> We have no real (at least not this in depth) assurance that products from rival vendors are more secure.
This. Huawei may be bad but most embeded devices (routers, switches, motherboards, etc) are just bad accross the board. The fact that embeded devices are treated like black boxes allows to ship messy code and out of date libraries. Hopefully, governments and companies will wise up and start demanding realeasing (a portion of) the source and/or requiring 3rd party audits/code review which would insentivize manufacturers to consolidate code bases and fix bugs not individual products.
I suspect using really old and shoddily cobbled together software is one of the reasons vendors usually don't like you looking under the hood.
I recently figured out how to poweroff a brocade switch (there is no native command for it) and ended up enabling a hidden command that allowed me to run poweroff via bash.
Bash was version 2.04, almost 20 years old! Now, it hopefully isn't used in any security-sensitive contexts to enable exploitation (or maybe it's a custom patched version), but it is sort of indicative of how these things get built.
I like this quote from theregister’s take on the story:
> "I think this presents the UK government with an interesting dilemma - the HCSEC was set up essentially because of concerns about threats from the Chinese state to UK CNI (critical national infrastructure).
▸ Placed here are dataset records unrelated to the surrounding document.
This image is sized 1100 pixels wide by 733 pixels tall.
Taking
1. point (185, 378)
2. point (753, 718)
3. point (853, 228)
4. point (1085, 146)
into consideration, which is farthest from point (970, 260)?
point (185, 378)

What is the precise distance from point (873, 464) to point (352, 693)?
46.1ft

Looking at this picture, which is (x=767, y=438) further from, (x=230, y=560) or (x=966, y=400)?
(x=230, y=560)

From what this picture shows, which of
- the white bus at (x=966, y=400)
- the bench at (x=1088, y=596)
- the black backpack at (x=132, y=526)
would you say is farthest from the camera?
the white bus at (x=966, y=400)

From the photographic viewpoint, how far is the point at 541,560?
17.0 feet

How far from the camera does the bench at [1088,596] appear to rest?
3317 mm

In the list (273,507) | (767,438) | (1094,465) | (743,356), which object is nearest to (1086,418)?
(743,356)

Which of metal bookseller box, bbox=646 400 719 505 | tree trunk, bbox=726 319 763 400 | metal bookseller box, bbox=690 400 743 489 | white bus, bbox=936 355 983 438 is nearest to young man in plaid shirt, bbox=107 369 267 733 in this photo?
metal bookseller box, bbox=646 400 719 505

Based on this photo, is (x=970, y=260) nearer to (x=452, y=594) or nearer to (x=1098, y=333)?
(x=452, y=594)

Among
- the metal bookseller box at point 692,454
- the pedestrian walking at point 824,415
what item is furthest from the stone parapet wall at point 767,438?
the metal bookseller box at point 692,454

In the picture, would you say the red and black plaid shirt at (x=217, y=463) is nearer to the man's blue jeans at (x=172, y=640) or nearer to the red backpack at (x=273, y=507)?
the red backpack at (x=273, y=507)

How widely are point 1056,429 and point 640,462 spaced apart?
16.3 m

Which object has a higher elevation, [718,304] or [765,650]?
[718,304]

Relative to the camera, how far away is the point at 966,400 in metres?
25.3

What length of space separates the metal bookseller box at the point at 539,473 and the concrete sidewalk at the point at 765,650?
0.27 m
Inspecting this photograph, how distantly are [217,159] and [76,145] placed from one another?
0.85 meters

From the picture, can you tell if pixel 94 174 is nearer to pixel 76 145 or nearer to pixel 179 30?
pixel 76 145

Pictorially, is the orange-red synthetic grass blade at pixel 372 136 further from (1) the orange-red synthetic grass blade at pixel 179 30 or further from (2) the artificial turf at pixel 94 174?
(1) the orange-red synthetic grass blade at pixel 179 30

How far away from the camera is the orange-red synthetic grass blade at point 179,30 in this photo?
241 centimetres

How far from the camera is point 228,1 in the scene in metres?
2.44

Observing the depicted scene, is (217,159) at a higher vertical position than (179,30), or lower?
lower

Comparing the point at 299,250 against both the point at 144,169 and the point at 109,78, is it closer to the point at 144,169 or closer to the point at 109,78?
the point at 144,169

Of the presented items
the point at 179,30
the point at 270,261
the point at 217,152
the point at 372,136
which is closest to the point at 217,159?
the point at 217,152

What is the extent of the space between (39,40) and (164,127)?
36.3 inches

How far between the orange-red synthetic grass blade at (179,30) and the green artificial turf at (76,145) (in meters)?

Finding general issues is a good thing, but other vendors are not subject to this level of scrutiny. We have no real (at least not this in depth) assurance that products from rival vendors are more secure."
I wouldn’t be surprised if a lot of other vendors would exhibit the same sort of issues if observed under the same lens.
They probably mean it has less exploitable security flaws than local HW, for which they can add their own backdoors at will. Huawei is known to be better than most other router vendors, esp. Cisco which is just laughably bad at security, and which does expose the government mandated "lawful" interception and control methods, Huawei refuses to add.
One thing that makes Huawei really suspicious is that they lock the bootloader and offer no way to unlock it. This makes it impossible to root it and xiaomi is even making it harder; they make you wait 15 days after first try.
They are making it harder and harder to remove the crapware that comes preinstalled in their phones that blatantly send all data back to their server
This. Huawei may be bad but most embeded devices (routers, switches, motherboards, etc) are just bad accross the board. The fact that embeded devices are treated like black boxes allows to ship messy code and out of date libraries. Hopefully, governments and companies will wise up and start demanding realeasing (a portion of) the source and/or requiring 3rd party audits/code review which would insentivize manufacturers to consolidate code bases and fix bugs not individual products.